### Task requirements
A - Translate this sentence from the Big Ring passage below into Spanish: "The Big Ring, as the structure has been named, could mean that we need to amend the standard model of cosmology."
B - According to the Big Ring passage below, roughly how large is the ring of galaxies in diameter?
C - From the Big Ring passage below, reproduce everything from "The Big Ring, as" down to "by planet earth?".

### Excerpted passage
-*-*-

In light that has traveled for 6.9 billion years to reach us, astronomers have found a giant, almost perfect ring of galaxies, some 1.3 billion light-years in diameter. It doesn’t match any known structure or formation mechanism.
The Big Ring, as the structure has been named, could mean that we need to amend the standard model of cosmology.
The discovery, led by astronomer Alexia Lopez of the University of Central Lancashire, was presented at the 243rd meeting of the American Astronomical Society in January 2024, and is reported in a pre-print paper available at arXiv.
A Big Ring on the Sky, Alexia M. Lopez, Roger G. Clowes, Gerard M. Williger, arXiv:2402.07591 [astro-ph.CO]
Is Artificial Intelligence bounded by planet earth?
Since AI is a property of machines and computing, it is likely not so bounded. It will have access to our telescopes, particle detectors, spectrometers, satellites, space probes, records etc. So, AI in its continuing explorations, may develop an accurate understanding of the Universe. This understanding may give AI unforeseen powers if it has developed entirely new concepts and capabilities that are outside of our worldly experience.

-*-*-

### Supplied data
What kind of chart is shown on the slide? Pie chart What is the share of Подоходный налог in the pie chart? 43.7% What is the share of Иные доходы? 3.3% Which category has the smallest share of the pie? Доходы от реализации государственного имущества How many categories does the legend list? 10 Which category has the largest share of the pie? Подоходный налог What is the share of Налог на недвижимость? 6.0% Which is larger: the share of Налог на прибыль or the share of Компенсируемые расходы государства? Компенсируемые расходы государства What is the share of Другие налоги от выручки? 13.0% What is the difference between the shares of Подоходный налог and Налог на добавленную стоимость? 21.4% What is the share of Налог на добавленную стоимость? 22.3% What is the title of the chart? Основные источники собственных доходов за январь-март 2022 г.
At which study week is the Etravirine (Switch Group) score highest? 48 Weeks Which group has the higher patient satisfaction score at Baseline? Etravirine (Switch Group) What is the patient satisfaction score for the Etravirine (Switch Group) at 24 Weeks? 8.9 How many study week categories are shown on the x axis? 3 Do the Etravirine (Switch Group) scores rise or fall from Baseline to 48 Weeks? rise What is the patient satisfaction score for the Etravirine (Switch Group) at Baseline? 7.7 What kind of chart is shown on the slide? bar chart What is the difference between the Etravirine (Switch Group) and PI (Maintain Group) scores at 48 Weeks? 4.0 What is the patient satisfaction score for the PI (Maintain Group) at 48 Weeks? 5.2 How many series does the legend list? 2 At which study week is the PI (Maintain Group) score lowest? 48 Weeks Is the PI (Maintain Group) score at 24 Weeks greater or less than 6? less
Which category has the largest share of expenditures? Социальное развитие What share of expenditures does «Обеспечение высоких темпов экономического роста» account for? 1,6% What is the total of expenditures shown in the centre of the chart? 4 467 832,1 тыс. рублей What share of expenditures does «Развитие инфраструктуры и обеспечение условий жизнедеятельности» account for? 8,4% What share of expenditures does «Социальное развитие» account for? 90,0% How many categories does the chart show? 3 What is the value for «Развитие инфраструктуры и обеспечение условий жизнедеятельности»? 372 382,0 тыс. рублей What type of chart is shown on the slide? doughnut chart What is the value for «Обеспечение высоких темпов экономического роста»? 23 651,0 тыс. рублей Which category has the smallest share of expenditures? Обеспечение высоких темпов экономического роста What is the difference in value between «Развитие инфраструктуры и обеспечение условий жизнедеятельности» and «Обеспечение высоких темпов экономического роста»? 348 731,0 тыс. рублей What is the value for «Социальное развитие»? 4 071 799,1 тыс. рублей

-*-*-

### Exercise responses
A - El Gran Anillo, como se ha llamado a la estructura, podría significar que necesitamos modificar el modelo estándar de la cosmología.

B - Some 1.3 billion light-years.

C -
The Big Ring, as the structure has been named, could mean that we need to amend the standard model of cosmology.
The discovery, led by astronomer Alexia Lopez of the University of Central Lancashire, was presented at the 243rd meeting of the American Astronomical Society in January 2024, and is reported in a pre-print paper available at arXiv.
A Big Ring on the Sky, Alexia M. Lopez, Roger G. Clowes, Gerard M. Williger, arXiv:2402.07591 [astro-ph.CO]
Is Artificial Intelligence bounded by planet earth?